» DATA ENTRIES
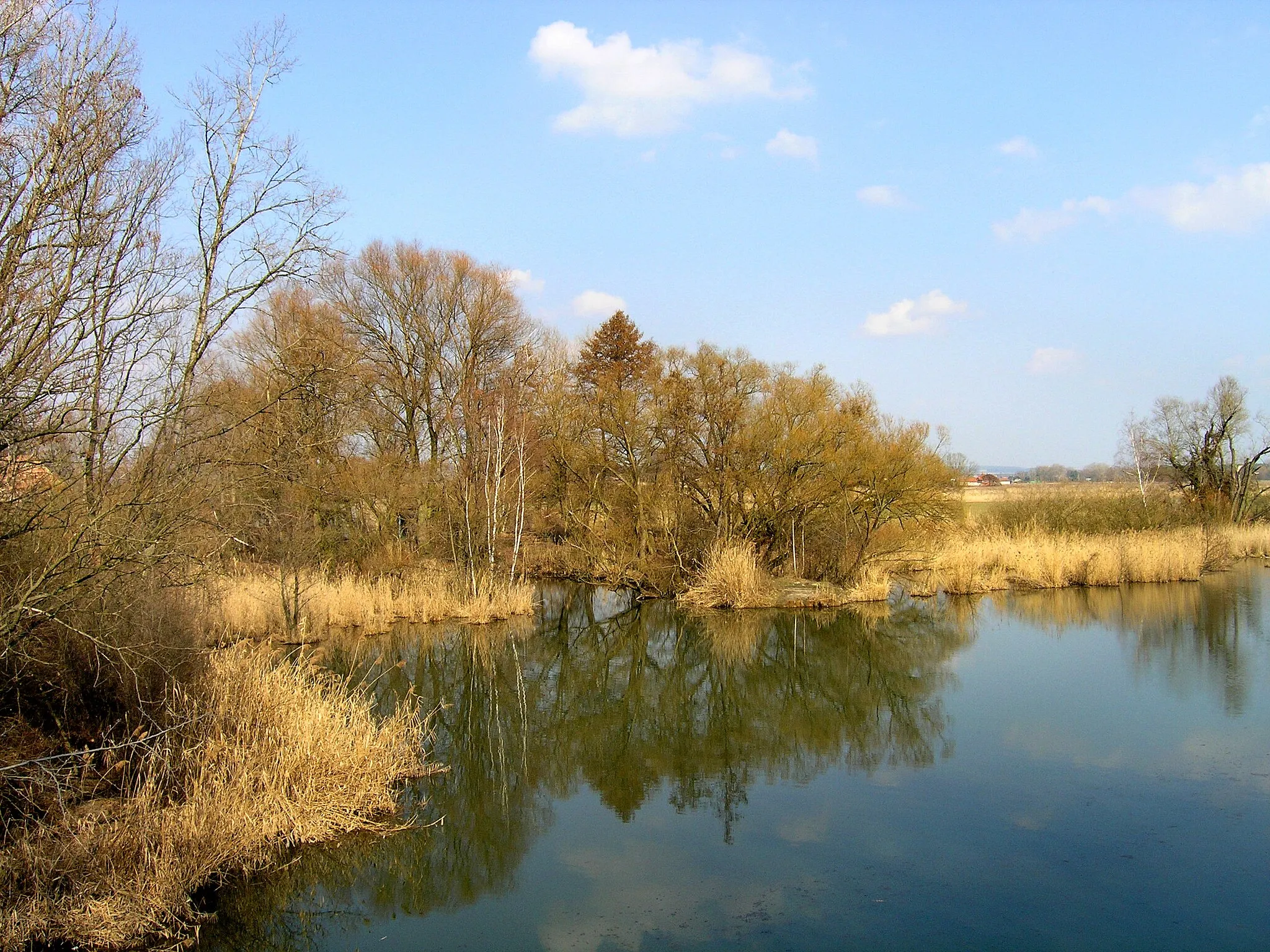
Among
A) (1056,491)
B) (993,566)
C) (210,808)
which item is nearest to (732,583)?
(993,566)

» WHAT YOU WILL DO
Convert the text lines of the items above into a JSON list of strings, one string per line, with blank lines omitted. Leave the pictures out of the list.

» WRITTEN REPLY
[
  "Among",
  "A) (1056,491)",
  "B) (993,566)",
  "C) (210,808)",
  "which item is nearest to (732,583)?",
  "(993,566)"
]